◆ Alıştırma metni:
Ben anlık kararlar veren biriyim ve bir defasında alışverişten eve dönerken yolumu değiştirip Sapanca’ya gitmiştim.

11. Hangi dizileri takip ediyorsun ve onları izlerken yanında yemesem olmaz dediğin abur cuburlar neler?
Bu aralar çılgınlar gibi This Is Us izliyorum. Genelde kahvaltı ettiğim ana denk geliyor. Abur cubur çok yemem ama çekirdek çitlemeyi severim (gülüyor.)

12. Güne bir kitabın dünyasında başlayacaksın; öğlen bir dizinin, akşamı da bir filmin dünyasında geçireceksin. Hangilerini seçerdin?
Okuduğum kitapların türü genelde dram olduğu için uyanmak istemeyebilirim ama öğlen This Is Us’daki o güzel ailenin bir parçası olmak isterdim. Akşam da Mutluluk filmindeki teknede olurdum.

13. Oyunculuğun en çekilir ve çekilmez yanları neler?
Oynadıkça oynamak istiyorsun. Şu an sette çok fazla kalmıyorum, herhalde bu yüzdendir. Ancak gerçekten daha çok oynamak istediğim için set bittiğinde üzülüyorum. En çekilmez yanı ise bu işin düzenli olmaması. Ne zaman, ne kadar kazanacağını ve ne zaman tatil yapacağını bilemiyorsun.

◆ Veri kümesi alıntıları:
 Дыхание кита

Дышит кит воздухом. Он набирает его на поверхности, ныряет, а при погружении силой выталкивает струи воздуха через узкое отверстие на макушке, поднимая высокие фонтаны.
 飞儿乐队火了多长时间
--
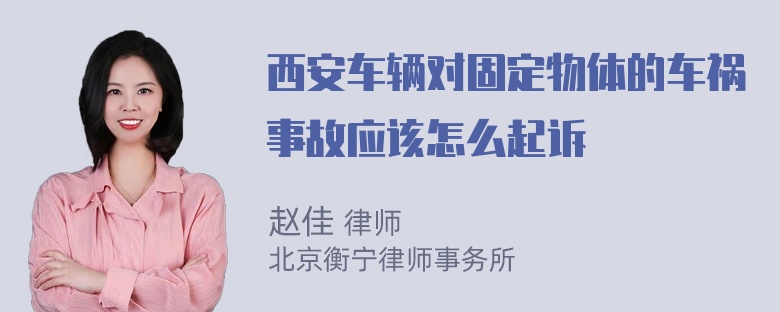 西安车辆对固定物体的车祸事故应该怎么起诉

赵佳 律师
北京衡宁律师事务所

◆ İstenen görev: Lütfen yukarıdaki oyuncu röportajını son cümlesinden sonra kaldığı yerden sürdürün.

◆ Görevin yanıtı:
14. Kapitalizm, feminizm, sosyalizm, elitizm... Hadi, bunların yanına bir tane de sen yepyeni bir “-izm”li kavram ekle.
Kesinlikle mutfakla ilgili bir terim üretmek isterdim. Sunumizm olabilir mesela. Yemeğin tadı kadar sunumunun da önemli olduğuna inanan insanların akımı olsun.

15. Bir sonraki oyuncuya sormam için senden bir soru rica etsem...
Bu sektöre girerken hiç pes ettiğin, piyasaya küstüğün oldu mu? Bu durumun üstesinden nasıl geldin?
 
Bir önceki RaniniTV Ekspres’in konuğu Burak Yamantürk’ün sorusu:
Sence bir oyuncu röportaj verip, sosyal medyada aktif olup kendi belirlediği sınırlarla insanlara kendini anlatmalı mı; yoksa gizemli kalıp oynayacağı karakterlerin gerçekliği ve inandırıcılığı için izleyicinin merakını canlı mı tutmalı?
Oyuncu kendini sosyal medyadan anlatacaksa dizide veya filmde oynamasın, bir sosyal medya karakteri olarak kalsın; daha başarılı olur. Gizemli olmak güzeldir. Gizemli insanları severim ama sırf oynadığı karakter için gerçek yaşantıda da gizemli olmayı tercih ederse benim için komik biri haline dönüşebilir.
 
 

BİZE YAZIN!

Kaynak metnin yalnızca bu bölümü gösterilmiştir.